Proving again and again throughout Twilight’s Kiss to be a melacholic poet of the highest order, writer-director Ray Yeung (Front Cover) presents a stirring queer romance between two seniors; a taxi driver named Pak (Tai Bo, excellent) and recently divorced Hoi (Ben Yuen). An aching tale of acceptance and experience, this is a fascinating film flush with delicate observational beauty and charm.

 

12. Lapsis

One of the most sheerly enjoyable films from 2020, writer-director Noah Hutton’s Lapsis is a dazzling and inconspicuous amalgam of science fiction, social commentary and dark comedy that contains a multitude of tiny and refined pleasures.

Ray (Dean Imperial) lives in a familiar near-future where the gig economy is the best bet for most Americans, as the gap between the rich and the poor widens.

A cautionary tale with some hilarious and even harrowing conclusions, Lapsis is the best kind of quirky New Age nightmare. It’s a consistently smart and unsettling dystopian prevarication that pretty much has it all; reasonably high stakes, a likeable lead, amusing and observant dialogue, a splash of potential romance for our hangdog hero, cute robots, and a strange but conceivable conspiracy at the center of it all.

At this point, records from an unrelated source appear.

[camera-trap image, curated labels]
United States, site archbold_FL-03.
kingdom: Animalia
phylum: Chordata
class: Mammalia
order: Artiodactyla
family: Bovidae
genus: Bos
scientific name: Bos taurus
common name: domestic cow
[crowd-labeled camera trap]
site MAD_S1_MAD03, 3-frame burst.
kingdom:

Realizing the game is rigged, Ray plays it anyway with what he hopes to be an ace up his sleeve. “That’s what you get Beeftech, you goddamn asshole,” shouts an antagonistic competitor, before adding a last slight of “LOSER!” while he trudges away into the bush. Lapsis may be a modest film but it’s also masterly.

 

11. Falling

Acrimony, humor, and pathos populate Falling, a gracefully drawn family drama from writer-director and co-star Viggo Mortensen (in his feature length directorial debut). In fittingly fine form and displaying a remarkably perceptive job, this is a film of raw intensity that will no doubt be difficult for some viewers, like myself, as it hits again and again uncomfortably close to home.

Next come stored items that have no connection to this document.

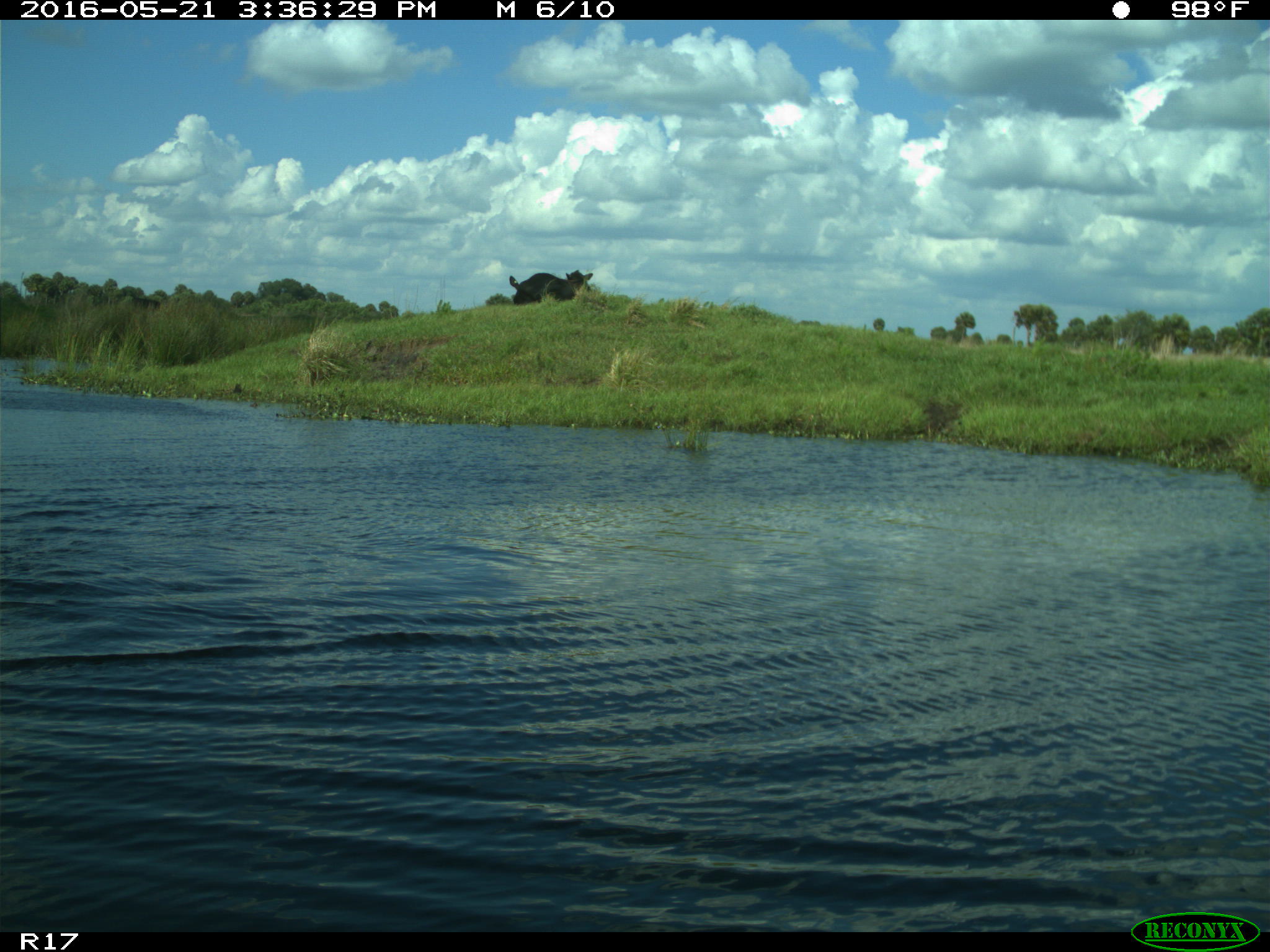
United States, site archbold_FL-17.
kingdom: Animalia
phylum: Chordata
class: Mammalia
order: Artiodactyla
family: Bovidae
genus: Bos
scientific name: Bos taurus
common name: domestic cow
Bos taurus (domestic cow).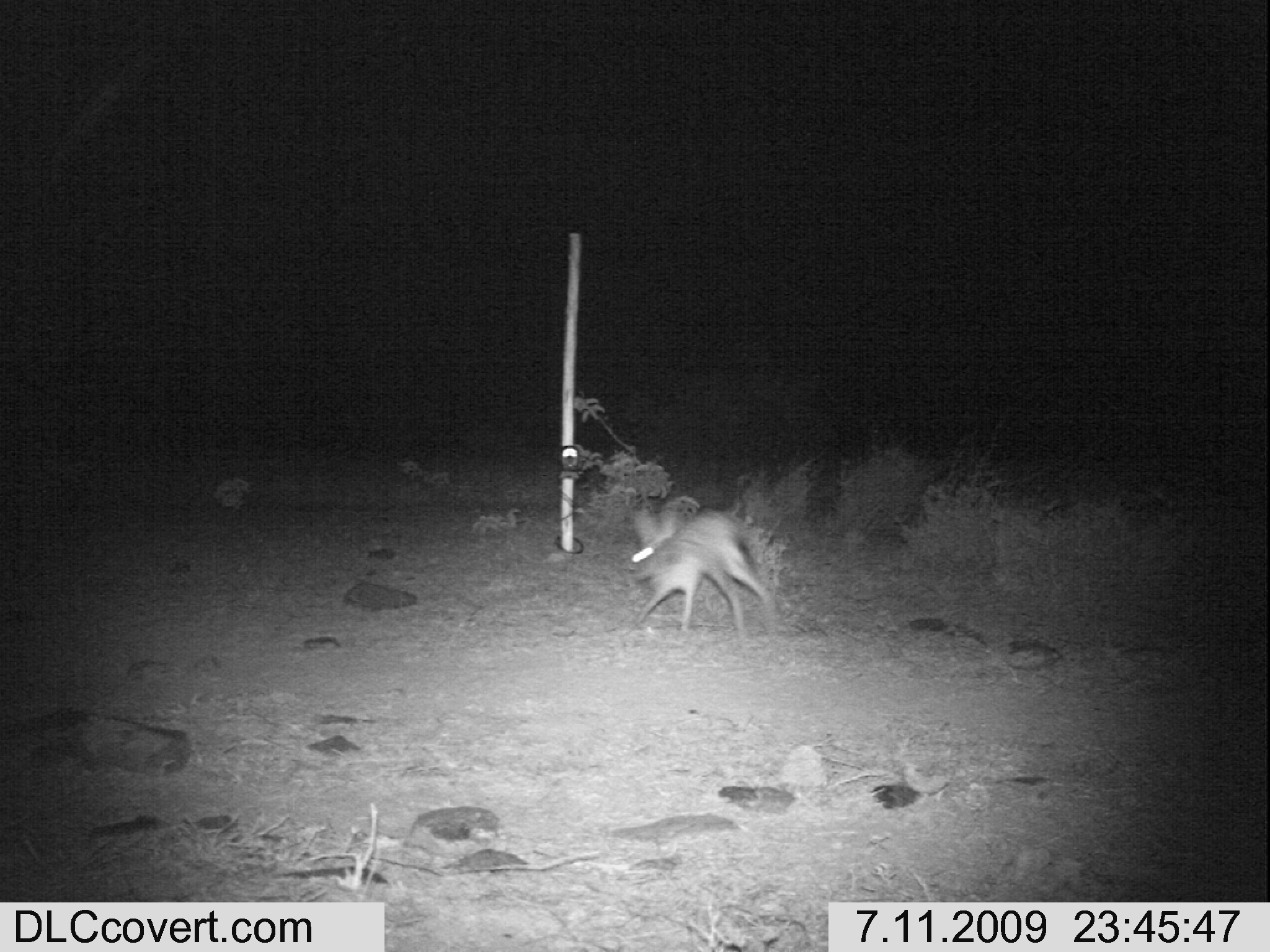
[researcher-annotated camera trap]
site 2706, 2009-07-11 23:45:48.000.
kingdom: Animalia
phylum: Chordata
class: Mammalia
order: Lagomorpha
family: Leporidae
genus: Lepus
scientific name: Lepus saxatilis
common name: scrub hare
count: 1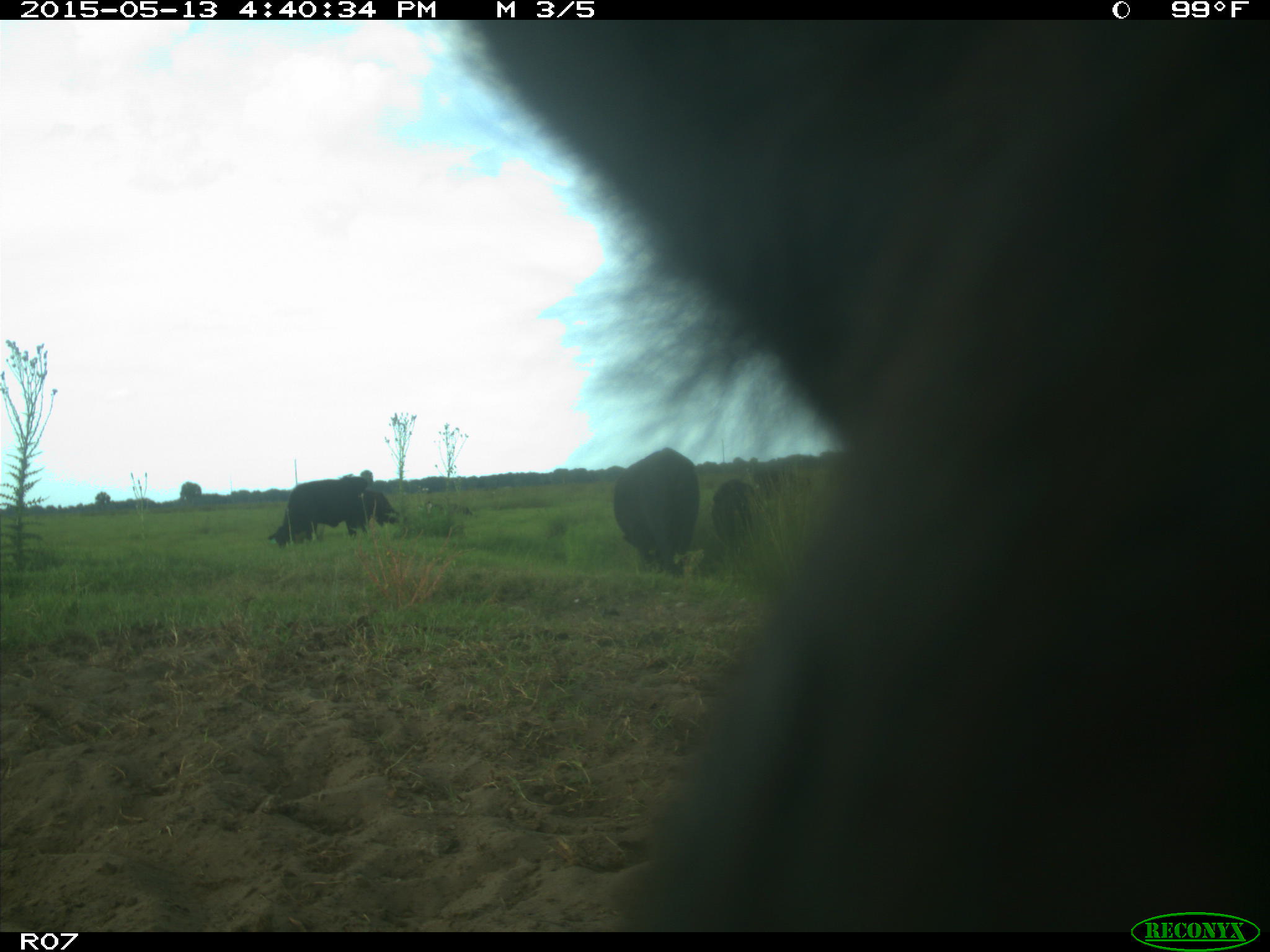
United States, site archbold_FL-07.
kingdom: Animalia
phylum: Chordata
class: Mammalia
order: Artiodactyla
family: Bovidae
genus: Bos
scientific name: Bos taurus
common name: domestic cow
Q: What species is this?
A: Bos taurus (domestic cow).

Dealing with dementia, bigotry, altruism and unconditional love in ways that show a raw authenticity, Falling also excels with a cast that is uniformly strong, particularly Lance Henriksen (give the man an Oscar already, Academy!). Mortensen repeatedly shows mastery in a narrative that becomes deceptively quite complex and the ending, exquisitely controlled, is a subtle sting that will move all but the most jaded.